→ TO DO: Rewrite the lines from the line with "SDO full-disk sequence" to the line with "Given dimensions width=512, height=512, what's", swapping "full-disk" for "whole-disk" and keeping everything else the same.
-- SOURCE MATERIAL start --
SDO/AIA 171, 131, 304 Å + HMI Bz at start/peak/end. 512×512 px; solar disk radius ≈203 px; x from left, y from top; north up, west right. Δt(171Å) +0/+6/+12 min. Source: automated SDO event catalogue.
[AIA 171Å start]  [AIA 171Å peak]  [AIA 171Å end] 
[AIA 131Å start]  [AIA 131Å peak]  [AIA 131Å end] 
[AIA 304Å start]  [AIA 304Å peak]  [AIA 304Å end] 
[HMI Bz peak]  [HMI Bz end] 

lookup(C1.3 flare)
-- SOURCE MATERIAL end --
-- SOURCE MATERIAL start --
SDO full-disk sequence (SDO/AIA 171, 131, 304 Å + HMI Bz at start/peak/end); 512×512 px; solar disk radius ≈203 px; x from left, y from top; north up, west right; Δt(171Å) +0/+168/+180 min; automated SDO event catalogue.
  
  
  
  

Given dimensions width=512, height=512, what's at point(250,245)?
-- SOURCE MATERIAL end --
→ REPLY TO THE EXERCISE:
SDO whole-disk sequence (SDO/AIA 171, 131, 304 Å + HMI Bz at start/peak/end); 512×512 px; solar disk radius ≈203 px; x from left, y from top; north up, west right; Δt(171Å) +0/+168/+180 min; automated SDO event catalogue.
  
  
  
  

Given dimensions width=512, height=512, what's at point(250,245)?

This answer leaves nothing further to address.